Discussion in 'This Site' started by Meister, Jul 16, 2012.
I thought it was Peter Andre in a bra.
Whatever floats your boat.:]]
Meredensi's birds fat boob?
Intrestin m8, wots ur sores?
Cheers Steve and Norway!
I thought you weren't allowed to use actual pictures due to copyright.
This one is tricky, they've been far too easy of late
Berryl the Peril with a baby boy (son). Berrylson.
John Berylson is their chairman.
You sir are an absolute arse.
Sorry Meister :biggrin:
Are you in Mensa? Do you print off everything there is to know about Millwall and paste it over your wall detective style, connecting information with string. Your work here is ridiculous and I like to think of myself as an intelligent fellow.

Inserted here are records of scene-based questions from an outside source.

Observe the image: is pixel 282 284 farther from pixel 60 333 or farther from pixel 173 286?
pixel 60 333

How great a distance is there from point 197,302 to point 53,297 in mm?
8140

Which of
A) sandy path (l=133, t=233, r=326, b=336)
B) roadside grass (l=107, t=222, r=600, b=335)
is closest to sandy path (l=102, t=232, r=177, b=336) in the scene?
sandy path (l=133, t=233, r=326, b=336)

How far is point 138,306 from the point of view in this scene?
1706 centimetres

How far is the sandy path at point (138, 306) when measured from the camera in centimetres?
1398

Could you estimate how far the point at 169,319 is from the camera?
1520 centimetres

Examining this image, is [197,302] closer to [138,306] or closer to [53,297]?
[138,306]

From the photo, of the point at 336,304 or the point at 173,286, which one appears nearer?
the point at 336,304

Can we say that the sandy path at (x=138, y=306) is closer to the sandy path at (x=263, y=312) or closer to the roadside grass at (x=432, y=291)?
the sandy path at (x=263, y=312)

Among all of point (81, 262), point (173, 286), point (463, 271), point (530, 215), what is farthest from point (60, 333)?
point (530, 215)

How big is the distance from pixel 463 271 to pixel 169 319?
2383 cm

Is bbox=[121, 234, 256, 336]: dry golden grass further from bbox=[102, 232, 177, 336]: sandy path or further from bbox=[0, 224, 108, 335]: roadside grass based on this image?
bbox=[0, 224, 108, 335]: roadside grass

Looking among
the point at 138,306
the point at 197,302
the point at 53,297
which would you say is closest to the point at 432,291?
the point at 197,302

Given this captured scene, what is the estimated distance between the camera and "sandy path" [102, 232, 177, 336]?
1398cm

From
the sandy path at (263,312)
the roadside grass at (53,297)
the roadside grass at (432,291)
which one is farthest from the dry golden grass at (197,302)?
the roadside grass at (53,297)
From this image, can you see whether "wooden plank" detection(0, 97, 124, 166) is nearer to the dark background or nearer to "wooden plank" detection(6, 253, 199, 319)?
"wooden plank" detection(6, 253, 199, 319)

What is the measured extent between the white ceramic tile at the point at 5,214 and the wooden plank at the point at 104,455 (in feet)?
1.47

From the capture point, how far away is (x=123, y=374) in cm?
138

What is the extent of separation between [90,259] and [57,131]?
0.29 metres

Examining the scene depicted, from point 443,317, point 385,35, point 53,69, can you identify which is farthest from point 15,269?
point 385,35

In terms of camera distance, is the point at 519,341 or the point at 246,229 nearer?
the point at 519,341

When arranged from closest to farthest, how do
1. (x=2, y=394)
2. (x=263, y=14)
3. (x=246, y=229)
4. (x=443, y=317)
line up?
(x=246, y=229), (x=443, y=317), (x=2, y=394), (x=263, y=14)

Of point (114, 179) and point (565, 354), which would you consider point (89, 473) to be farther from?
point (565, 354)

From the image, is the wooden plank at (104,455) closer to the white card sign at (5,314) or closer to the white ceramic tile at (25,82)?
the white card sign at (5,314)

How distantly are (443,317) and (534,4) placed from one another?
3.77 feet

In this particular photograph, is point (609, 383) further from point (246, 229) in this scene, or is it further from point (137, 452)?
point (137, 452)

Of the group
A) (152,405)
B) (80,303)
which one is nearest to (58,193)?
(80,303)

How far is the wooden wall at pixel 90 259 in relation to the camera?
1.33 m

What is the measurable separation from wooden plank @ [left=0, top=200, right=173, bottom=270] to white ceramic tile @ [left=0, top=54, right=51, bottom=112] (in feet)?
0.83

Can I have you and Smudger in my pub quiz team please?
Wilting Flowers, possibly Tim Flowers ex keeper. Some of the media called Tim Flowers wilting Flowers after poor performances.
Is the new one meant to be a Hotpot, from the county of Lancashire, which is incidentally where our next opponents, Blackburn, come from?
Actually is it in regards to the famous Blackburn Wayne Hemmingway? A Hemmingway flower is a yellow flower and these ones are dying therefore on the wain.
Arte et Labour = Skill and labour, keeping flowers alive is a skill and a spade indicates labour.
Yep. with hindsight the thermometer probably made it too easy.
Right, looks like either Heston Blumenthal or normal bald man who is purple. Their is a captains armband with the letters G.N.I behind him and a plant pot. I'll report back in a bit.
The Leicester Tigers Rugby team used to wear yellow and brown stripes. Everything else is superfluous.
hah got you
Bloke in a tie with ING backwards
Nope, but I might steal that idea for next season.
I've got until Friday!
Is it something to do with the keyboard player from Deep Purple who was a Leicester City fan?
Don't answer that; it'd be TMI.
Chairman's name is Vichai Srivaddhanaprabha
Your face goes purple when you're choking and well, Leicester are choking. The rest is unnecessary aesthetics.
I think Steve Kean and Karl Pilkington are involved somewhere
no no no no no and another no.
Timmy Mallet, used to be on Radio Leciester.
Surely if that was a picture of timmy mallet there would be a picture of a mallet also?
Jonathon Douglas was a founder of Deep Purple and worked with Robert Plant, was in The Flower Pot Men. Did a few back-ING vocals and one song featured a captain.